Brent walked to the head of the table and leaned over to kiss Dorothea’s cheek, a shock of blond hair falling over his forehead.
“Whatcha up to?” he asked, folding his arms across his chest as he peered down at the screen.
“Watching tropical storms forming,” she said.
Rebecca pulled out a chair at the opposite end of the table and drew the second computer toward her. “Anything that looks like trouble?” she asked, getting online.
Dorothea moved the cursor around a bit, gnawing her lower lip as she studied the screen. “Hard to say right now. A few things … maybe. Maybe not.”

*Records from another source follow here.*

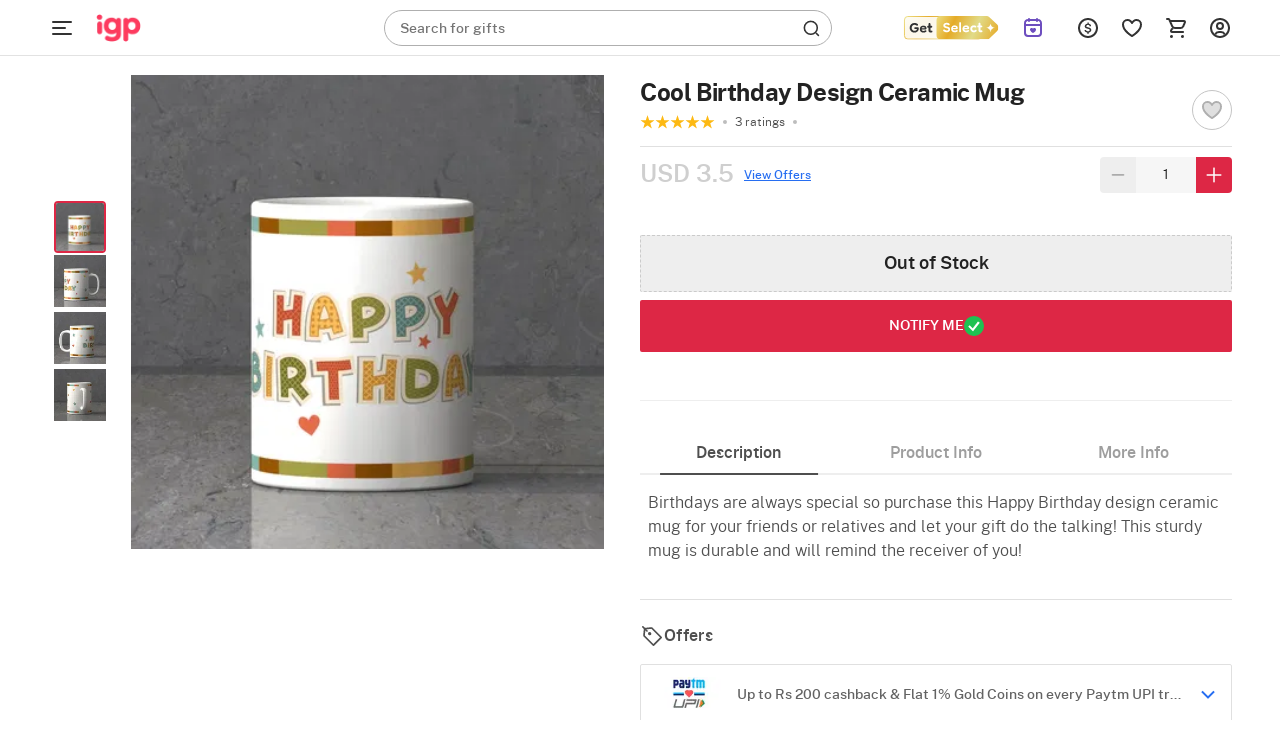

--- FILE ---
content_type: image/svg+xml
request_url: https://cdnnew.igp.com/assets/svg-icons/qty-expMinus.svg
body_size: -60
content:
<svg xmlns="http://www.w3.org/2000/svg" width="20" height="21" fill="none" viewBox="0 0 20 21"><path fill="#121212" d="M4.077 9.497c-.41 0-.741.373-.741.833s.332.833.74.833h11.852c.41 0 .741-.373.741-.833s-.332-.833-.74-.833H4.076z"/></svg>

--- FILE ---
content_type: image/svg+xml
request_url: https://cdnnew.igp.com/assets/svg-icons/shortlist-new.svg
body_size: 524
content:
<svg xmlns="http://www.w3.org/2000/svg" width="24" height="24" fill="none" viewBox="0 0 24 24"><path fill="#333" d="M7.499 3a5.5 5.5 0 0 0-5.5 5.5c0 3.184 1.814 6.188 4.813 8.938 1.023.938 2.125 1.761 3.218 2.5.383.258.742.492 1.063.687.196.119.325.205.406.25.302.168.698.168 1 0 .081-.045.21-.131.406-.25.321-.195.68-.429 1.063-.687 1.093-.739 2.195-1.562 3.218-2.5 3-2.75 4.813-5.754 4.813-8.938a5.5 5.5 0 0 0-5.5-5.5c-1.725 0-3.41.94-4.469 2.312C10.997 3.916 9.32 3 7.5 3zm0 2c1.214 0 2.348.616 3 1.562.063.092.563.827.656.969a1 1 0 0 0 1.657.031c.098-.141.619-.873.687-.968.681-.952 1.873-1.594 3-1.594a3.5 3.5 0 0 1 3.5 3.5c0 2.503-1.561 5.03-4.187 7.438a26 26 0 0 1-2.97 2.343c-.306.208-.58.37-.843.531-.262-.161-.537-.323-.844-.531a26 26 0 0 1-2.968-2.343C5.56 13.53 3.999 11.003 3.999 8.5a3.5 3.5 0 0 1 3.5-3.5"/></svg>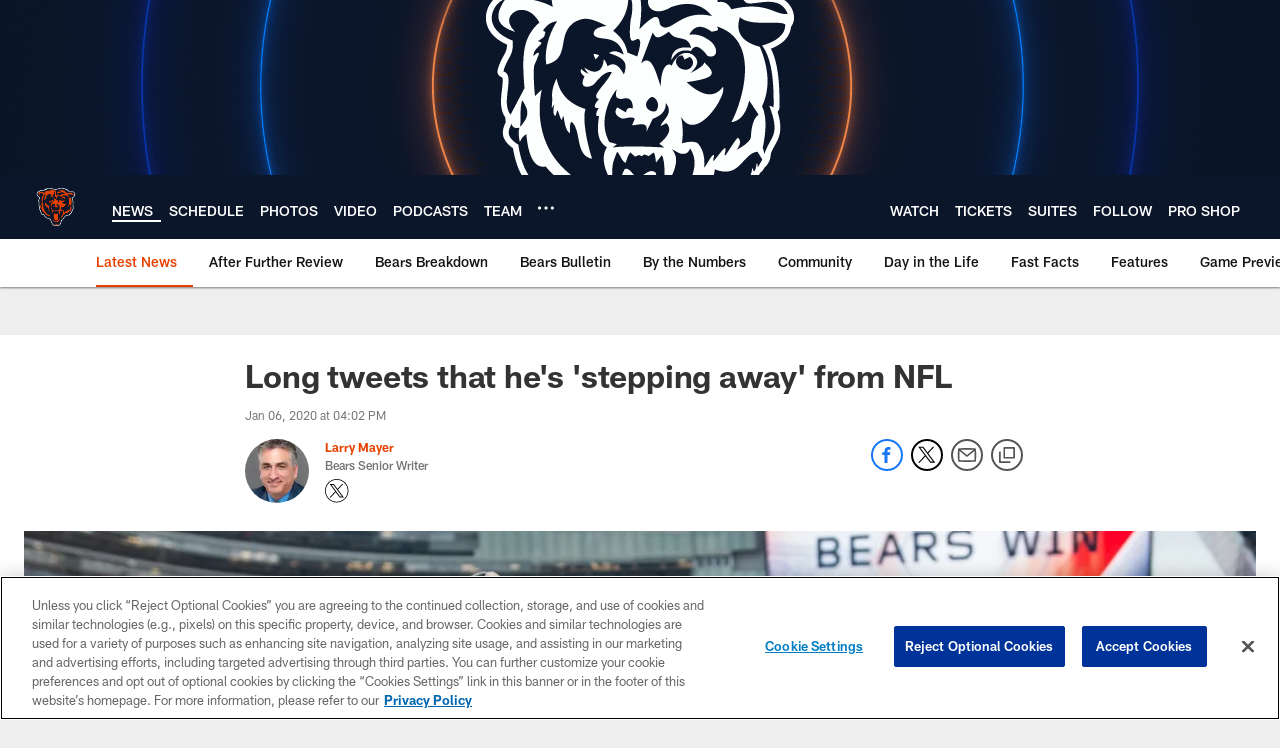

--- FILE ---
content_type: text/html; charset=utf-8
request_url: https://www.google.com/recaptcha/api2/aframe
body_size: 267
content:
<!DOCTYPE HTML><html><head><meta http-equiv="content-type" content="text/html; charset=UTF-8"></head><body><script nonce="puKxEE7QQOiJ9wguh-8z4A">/** Anti-fraud and anti-abuse applications only. See google.com/recaptcha */ try{var clients={'sodar':'https://pagead2.googlesyndication.com/pagead/sodar?'};window.addEventListener("message",function(a){try{if(a.source===window.parent){var b=JSON.parse(a.data);var c=clients[b['id']];if(c){var d=document.createElement('img');d.src=c+b['params']+'&rc='+(localStorage.getItem("rc::a")?sessionStorage.getItem("rc::b"):"");window.document.body.appendChild(d);sessionStorage.setItem("rc::e",parseInt(sessionStorage.getItem("rc::e")||0)+1);localStorage.setItem("rc::h",'1768830133678');}}}catch(b){}});window.parent.postMessage("_grecaptcha_ready", "*");}catch(b){}</script></body></html>

--- FILE ---
content_type: text/javascript; charset=utf-8
request_url: https://auth-id.chicagobears.com/accounts.webSdkBootstrap?apiKey=4_vIoPQsWa8Lju8RQuWRz_tQ&pageURL=https%3A%2F%2Fwww.chicagobears.com%2Fnews%2Flong-tweets-that-he-s-stepping-away-from-nfl&sdk=js_latest&sdkBuild=18435&format=json
body_size: 422
content:
{
  "callId": "019bd67da94e7eea8a791d64a3a28a93",
  "errorCode": 0,
  "apiVersion": 2,
  "statusCode": 200,
  "statusReason": "OK",
  "time": "2026-01-19T13:41:58.234Z",
  "hasGmid": "ver4"
}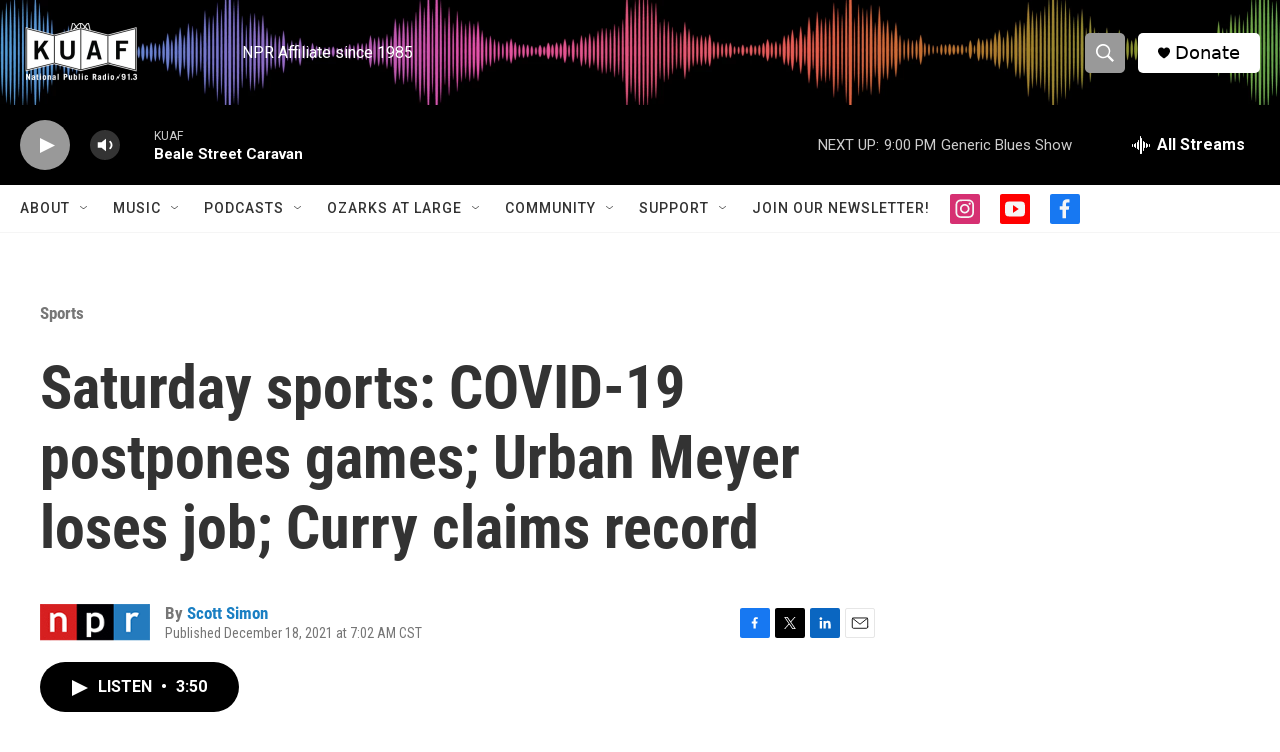

--- FILE ---
content_type: text/html; charset=utf-8
request_url: https://www.google.com/recaptcha/api2/aframe
body_size: -85
content:
<!DOCTYPE HTML><html><head><meta http-equiv="content-type" content="text/html; charset=UTF-8"></head><body><script nonce="OqWIf3SRZRQ8aaPZcwfh0Q">/** Anti-fraud and anti-abuse applications only. See google.com/recaptcha */ try{var clients={'sodar':'https://pagead2.googlesyndication.com/pagead/sodar?'};window.addEventListener("message",function(a){try{if(a.source===window.parent){var b=JSON.parse(a.data);var c=clients[b['id']];if(c){var d=document.createElement('img');d.src=c+b['params']+'&rc='+(localStorage.getItem("rc::a")?sessionStorage.getItem("rc::b"):"");window.document.body.appendChild(d);sessionStorage.setItem("rc::e",parseInt(sessionStorage.getItem("rc::e")||0)+1);localStorage.setItem("rc::h",'1768617991077');}}}catch(b){}});window.parent.postMessage("_grecaptcha_ready", "*");}catch(b){}</script></body></html>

The dining room had been Louisa’s red room. The walls were painted a robust, deep red and one of her paintings—a huge stunning rectangular canvas covered with apricots—brought the room to life. The dining room used to be Rebecca’s favorite room in the house, but Dorothea now had so much stuff littered all over the table and the sideboard that the room had lost its charm. It sometimes worried her to see how Dorothea had let things go after Louisa died. Dorothea still had all her faculties. She was as brilliant and committed as ever, but the lack of caring about her surroundings, which served her very well in a disaster zone, didn’t work all that well in North Carolina. She never wanted company, with the exception of Rebecca and Brent and a few other DIDA regulars, because cleaning the house was, at this point, impossible. When Rebecca took over directing DIDA, she was going to have a mess on her hands.
“Next thing that comes up, we’ll get that brother-in-law of yours in the field,” Dorothea said to Rebecca. “I know he’s champin’ at the bit.”
Rebecca clicked the page for the National Hurricane Center. “As long as it’s not for more than two weeks,” she reminded Dorothea. She doubted Adam could take off more than that. No volunteers were required to donate more than two weeks a year with DIDA, but Dorothea had a tendency to forget that little detail.